Il est possible que ces belles paroles ne soient pas suivies et dans ce cas, ce serait le plus grand fake de l'histoire. Cependant, dans l'histoire, ces cinquante dernières années, on a vu des présidents de la République opérer des changements de cap économique et social à l'opposé de leurs soi-disant opinions politiques. Ainsi, en 1969, à la suite des accords de Grenelle, le président Pompidou, ex-banquier chez Rotschild, mettra en place avec son premier ministre Jacques Chaban-Delmas, la Nouvelle Société, politique la plus gauche depuis le Front Populaire en 1936. En 1972, Chaban-Delmas est congédié et Pompidou le remplacera par Mesmer avec une politique plus libérale, proche d'avant 1968. En 1983, après deux années de politique à gauche toute, François Mitterrand prend un virage à 180 degrés avec une politique néolibérale digne de Margaret Thatcher alors qu'il a été élu avec le programme de Mélenchon. En 2012 encore, Hollande qui voulait taxer les revenus des riches à 75 %[1], finira son mandat avec la politique la plus libérale et la plus sécuritaire depuis Adolphe Thiers.
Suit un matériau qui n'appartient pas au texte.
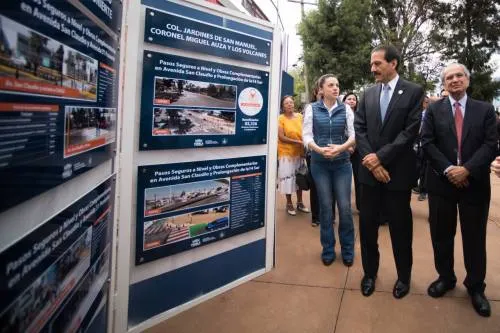 Paso seguro en la BUAP: Alfonso Esparza inaugura cruces peatonales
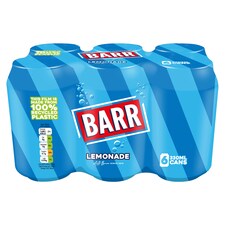 Barr Lemonade Soft Drink 6 X 330Ml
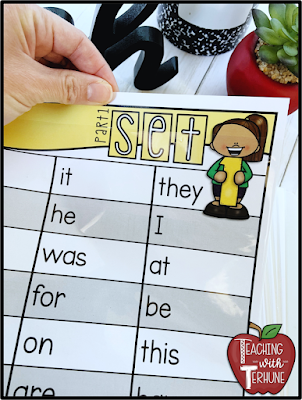Frys Sight Word Assessments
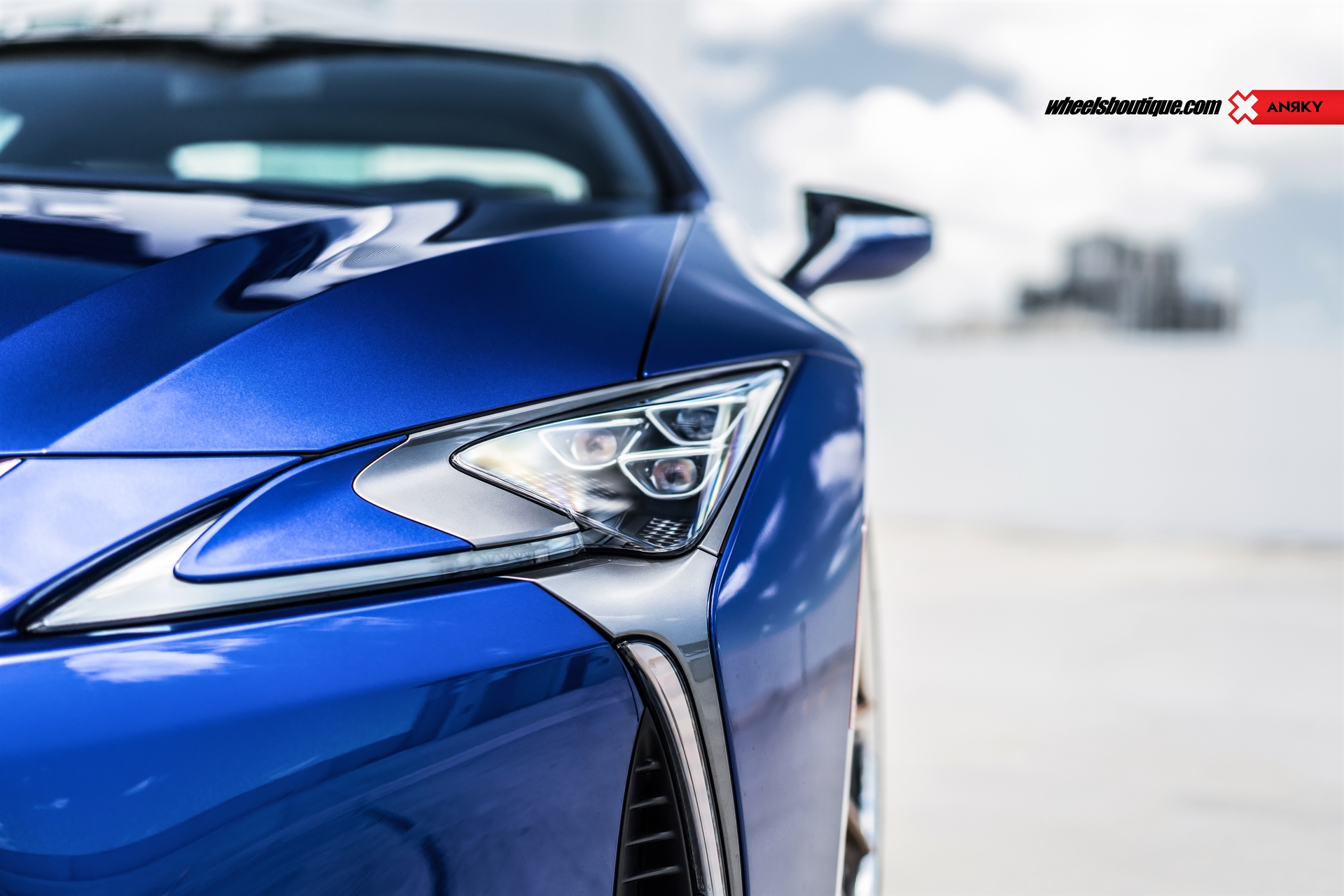 ANRKY AN33 | Lexus LC500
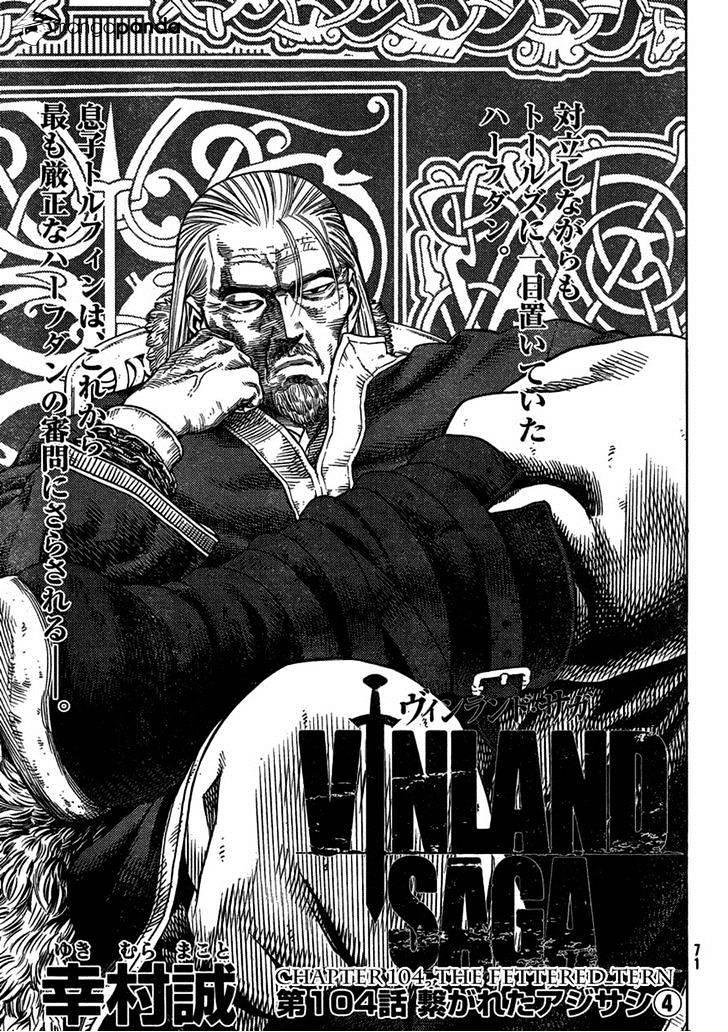 Read Vinland Saga chapter 104 image 0 on Lezhin
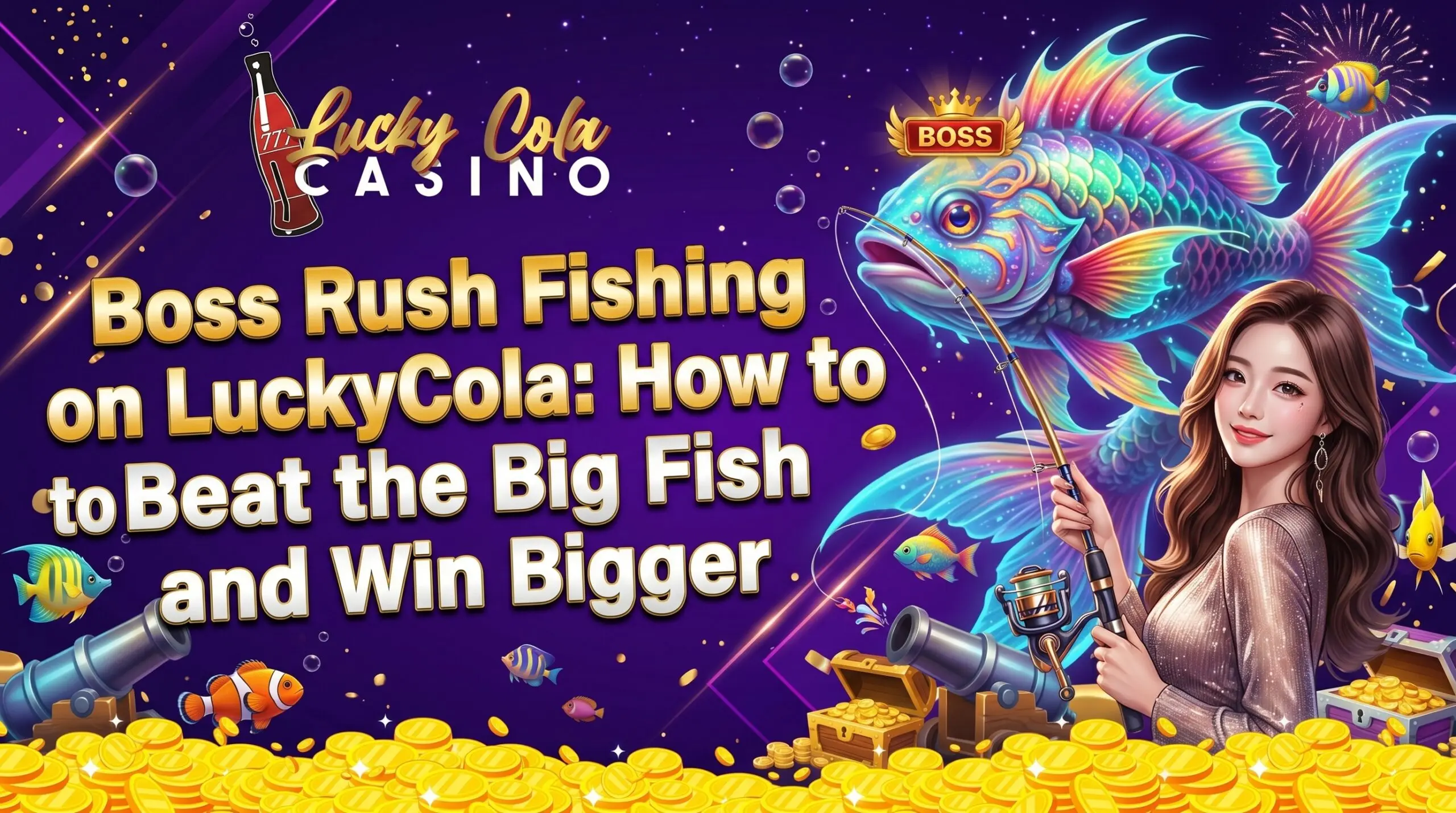 Boss Rush Fishing on LuckyCola: How to Beat the Big Fish and Win Bigger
Le spécialiste du changement d'orientation politique, au gré des circonstances, est bien entendu Jacques Chirac, celui-ci étant passé du travaillisme à la française en 1975 au thatchérisme le plus libéral en 1986 pour revenir à la fracture sociale en 1995 pour assainir les finances publiques en 1996 puis enfin faire une campagne du tout sécuritaire en 2002 afin de ne rien faire pendant cinq années.

Ce cours résumé de la vie politique de ces cinquante dernières années nous apprend que « les promesses n'engagent que ceux qui les tiennent », les hommes politiques changeant d'orientations politiques comme de chemises ou de chaussettes au gré des circonstances, adaptant ainsi leurs discours. Il est donc tout à fait possible qu'Emmanuel Macron finisse par changer de cap, non pas parce qu'il serait devenu un homme de gauche convaincu par la nécessité d'un changement de vision de société, mais pour passer pour le sauveur des français, et ainsi maximiser ses chances d'être réélu.

 

Nicolas Maxime


[1] François Hollande avait proposé pendant la campagne présidentielle de 2012 l’instauration d’une taxe de 75 % sur la part des revenus individuels supérieurs à 1 million d’euros par an ; cette mesure visait les très hauts revenus et devait être temporaire et exceptionnelle. Elle a ensuite été fortement modifiée lors de sa mise en œuvre, transformée en contribution exceptionnelle acquittée par les entreprises concernées, puis finalement censurée par le Conseil constitutionnel dans sa version initiale (décision n°2012-662 DC du 29 décembre 2012), au motif d’une rupture d’égalité devant l’impôt.